Sun et al. (15) stated that in a group of 187 patients with BAO treated with EVT, the collateral score had a positive effect on clinical outcomes, which is consistent with our study (5). However, Sun et al. (15) used the American Society of Interventional and Therapeutic Neuroradiology/Society of Interventional Radiology scoring system to measure collateral, whereas we used the BATMAN scoring system. In the same study, Sun et al. (15) identified tandem lesions as another predictor, and they described the negative effect of these lesions on positive clinical outcomes. In our patient population, no patient had tandem lesions, and we were unable to perform a statistical analysis.

Another issue is the analysis of the subgroup of the thrombectomy group that received intravenous rtPA simultaneously. As the literature on anterior system thrombectomy reveals, the patient group given thrombectomy plus intravenous rtPA had more positive functional outcomes than the patient group who underwent thrombectomy alone (16). The results of our analysis reveal no significant difference in positive clinical outcomes or mortality rates in the group that received intravenous rtPA compared with the group that did not.

Shore et al. (17) published the data of 28 patients who underwent basilar artery thrombectomy in 2018. Notably, in this study, because of the development of thrombectomy instruments and techniques, successful recanalization rates and the shortening of the recanalization time significantly affected mortality in the group who underwent this procedure. Our study highlights that in addition to the recanalization time of patients, collateral status is a key predictor.

Study Limitations

The limitations of our study are that we had a small number of patients, the study was retrospective, and it was conducted at a single center. Although using a single center is a limitation, the long-term and extensive experience of that center and the center’s interventional physician demonstrate that we are closer to achieving positive clinical outcomes with the right patient selection strategies and basilar artery thrombectomy procedures performed using the right technique. Another limitation of this study is that the different techniques and materials used and different maneuvers and number of passes performed during the thrombectomy procedure were not analyzed in relation to mortality or functional outcomes.

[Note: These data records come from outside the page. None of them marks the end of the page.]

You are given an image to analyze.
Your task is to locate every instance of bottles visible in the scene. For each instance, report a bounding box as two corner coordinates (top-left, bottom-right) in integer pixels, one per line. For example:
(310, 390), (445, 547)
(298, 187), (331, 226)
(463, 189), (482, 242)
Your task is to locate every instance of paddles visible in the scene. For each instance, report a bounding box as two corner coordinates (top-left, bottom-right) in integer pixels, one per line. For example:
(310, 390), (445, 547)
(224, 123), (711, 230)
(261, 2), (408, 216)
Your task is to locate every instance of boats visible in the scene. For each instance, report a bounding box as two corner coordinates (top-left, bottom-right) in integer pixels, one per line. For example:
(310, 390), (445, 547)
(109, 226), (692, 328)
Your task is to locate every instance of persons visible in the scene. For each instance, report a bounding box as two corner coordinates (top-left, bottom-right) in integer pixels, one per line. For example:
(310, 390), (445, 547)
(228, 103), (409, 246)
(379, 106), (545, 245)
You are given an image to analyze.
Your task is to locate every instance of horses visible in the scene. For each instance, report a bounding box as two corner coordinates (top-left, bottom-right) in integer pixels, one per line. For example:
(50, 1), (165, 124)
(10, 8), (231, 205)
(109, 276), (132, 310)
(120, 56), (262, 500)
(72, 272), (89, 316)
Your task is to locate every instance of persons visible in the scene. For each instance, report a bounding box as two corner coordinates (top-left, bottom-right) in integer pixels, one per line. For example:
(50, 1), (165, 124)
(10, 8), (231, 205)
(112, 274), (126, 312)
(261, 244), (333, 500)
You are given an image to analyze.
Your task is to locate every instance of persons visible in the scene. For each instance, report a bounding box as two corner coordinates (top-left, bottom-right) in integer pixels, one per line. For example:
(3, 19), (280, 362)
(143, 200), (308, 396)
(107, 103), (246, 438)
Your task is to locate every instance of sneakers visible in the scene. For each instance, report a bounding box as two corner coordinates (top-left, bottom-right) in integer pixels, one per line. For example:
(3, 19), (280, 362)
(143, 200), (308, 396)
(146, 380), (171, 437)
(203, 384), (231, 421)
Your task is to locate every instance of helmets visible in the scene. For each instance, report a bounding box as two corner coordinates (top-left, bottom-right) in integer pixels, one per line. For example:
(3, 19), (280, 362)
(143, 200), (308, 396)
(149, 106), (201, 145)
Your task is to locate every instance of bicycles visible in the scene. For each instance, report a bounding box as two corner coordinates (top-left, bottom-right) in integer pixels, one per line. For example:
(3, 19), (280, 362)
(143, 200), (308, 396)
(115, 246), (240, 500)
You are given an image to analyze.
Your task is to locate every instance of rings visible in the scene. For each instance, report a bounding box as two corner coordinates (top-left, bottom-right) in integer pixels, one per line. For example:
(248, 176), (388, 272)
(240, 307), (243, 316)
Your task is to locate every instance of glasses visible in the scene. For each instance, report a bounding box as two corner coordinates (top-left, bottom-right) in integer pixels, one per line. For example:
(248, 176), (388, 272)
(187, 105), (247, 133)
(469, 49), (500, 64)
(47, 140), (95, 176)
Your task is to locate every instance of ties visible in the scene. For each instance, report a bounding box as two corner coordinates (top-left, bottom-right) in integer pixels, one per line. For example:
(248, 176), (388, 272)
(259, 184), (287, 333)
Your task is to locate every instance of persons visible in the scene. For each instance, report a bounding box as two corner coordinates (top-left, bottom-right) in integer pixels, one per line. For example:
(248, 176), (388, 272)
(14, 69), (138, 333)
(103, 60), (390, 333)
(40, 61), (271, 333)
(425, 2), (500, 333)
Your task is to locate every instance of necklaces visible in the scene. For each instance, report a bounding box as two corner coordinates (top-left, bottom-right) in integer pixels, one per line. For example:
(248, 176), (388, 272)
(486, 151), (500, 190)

Collateral scores and symptom recanalization time were determined as two key independent factors affecting positive clinical outcomes and mortality.

Thus, future studies with more data and involving a greater number of centers will further improve our patient protocols for the EVT of BAO. Furthermore, our results should be supported by multicenter, randomized, prospective, controlled studies involving a larger number of patients.

Ethics Committee Approval

Ethics Committee of the University of Health Sciences Türkiye, Istanbul Medeniyet University Goztepe Training and Research Hospital (approval no: 2022/0010, date: 26.01.2022).

Peer Review

Externally peer-reviewed.

Financial Disclosure

The author declared that this study received no financial support.